I admit it. I'm a Miata fanboy. Publicly, I won't admit that the car has any faults. It's perfect. But friends, in private, I think it has quite a few. I'm going to let you in on what needs fixing. And why the Super20 fixes all of them. And more.
(Full Disclosure: I wanted to drive the Super20 so bad that I pestered Mazda for months to let me do it. Months. Ask them, they'll tell you. [UPDATE: Mazda PR has informed me I started asking on April 3, 2013.] They told me I could if I was ever in LA, so I came to LA. Pro tip: If you want me to go somewhere, tell me there will be a modified Miata waiting for me when I get there.)
The Miata is more than the sum of its parts. It's kind of like every equation I solved in high school math, although that was more by mistake than design. Out of the factory, the Miata does have a few flaws. And the biggest flaw is the engine.
In one of the most character-filled cars on the road, the Miata has one of the most anemic and boring engines you can imagine. It sounds flat. It feels blah. It doesn't wow you with high power or high torque. The 2.0 gets the job done, but it doesn't do it thrillingly.
And that's a shame, because the brilliance of the Miata chassis means it can handle so much more power and do it easily. The aftermarket makes turbos, superchargers, and even drops in V8s to make the engine match the chassis. Mazda has even lightly turbocharged the Miata in the past.

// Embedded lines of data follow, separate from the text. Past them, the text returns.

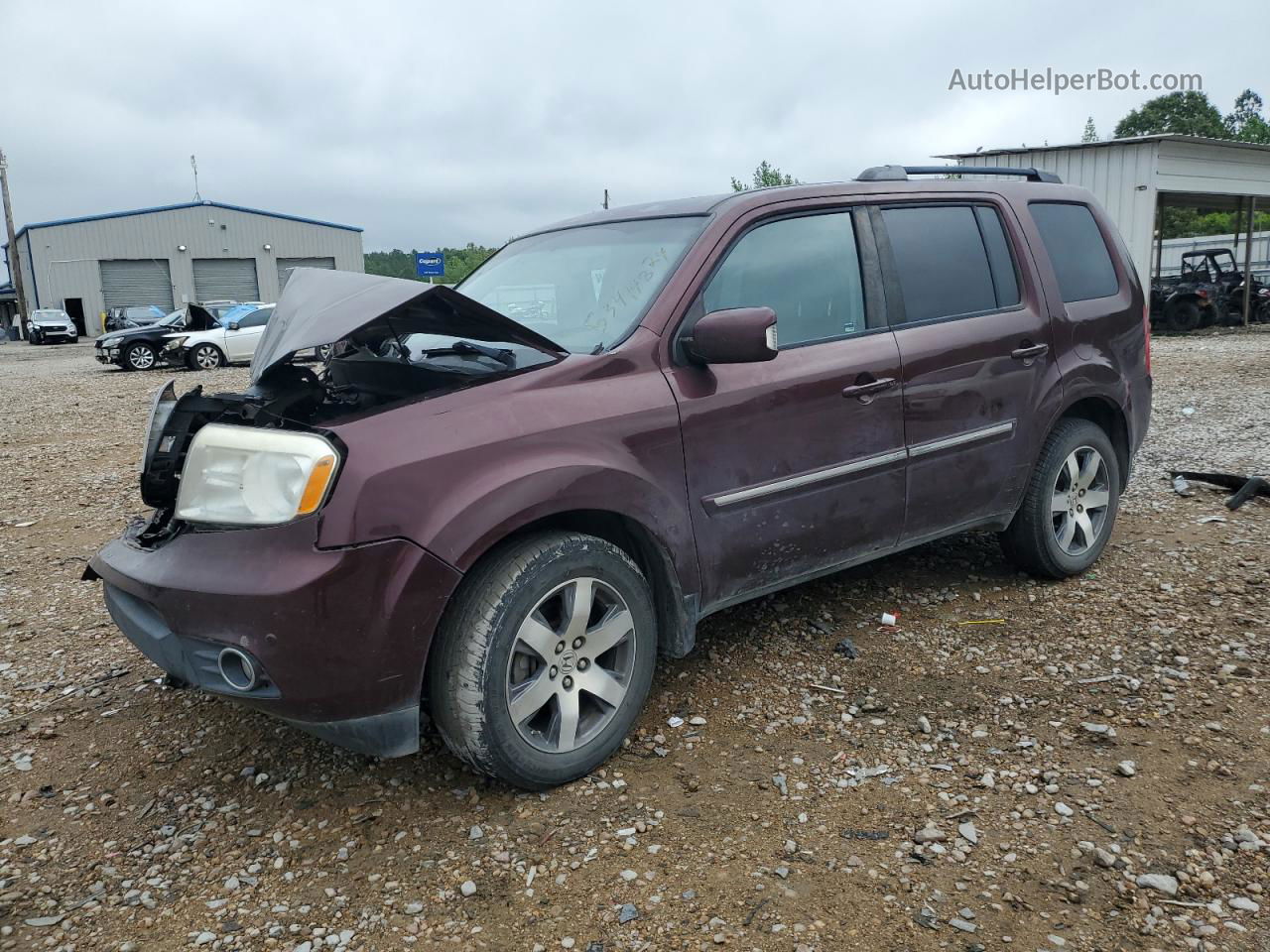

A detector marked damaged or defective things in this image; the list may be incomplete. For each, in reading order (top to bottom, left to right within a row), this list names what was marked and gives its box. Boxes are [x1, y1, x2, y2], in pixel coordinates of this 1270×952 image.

crumpled hood [249, 266, 564, 381]
broken headlight [177, 426, 341, 528]
damaged honda pilot [89, 170, 1151, 789]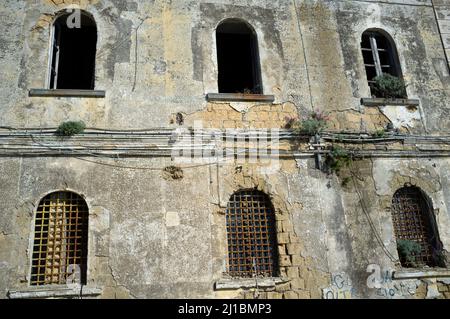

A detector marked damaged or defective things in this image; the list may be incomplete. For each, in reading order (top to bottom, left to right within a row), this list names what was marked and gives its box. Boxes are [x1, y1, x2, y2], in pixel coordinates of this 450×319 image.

peeling plaster patch [380, 105, 422, 130]
rusty metal grate [30, 191, 89, 286]
rusty metal grate [225, 190, 278, 278]
rusty metal grate [392, 188, 438, 268]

That's what makes the Super20 so great: It's supercharged. By Cosworth and Flyin' Miata. Yes. That Cosworth. The car also has all these great other words like Stoptech, Toyo, Enkei, and Mazdaspeed. And what that equals is a balls out Miata with 250 horsepower (About. Maybe. Mazda hasn't said the power it makes, but other publications put it around there. I'm going to agree.). This was Mazda's concept at SEMA in 2010 and 2011, and for some reason they're now letting regular folks drive it. I'm not going to complain.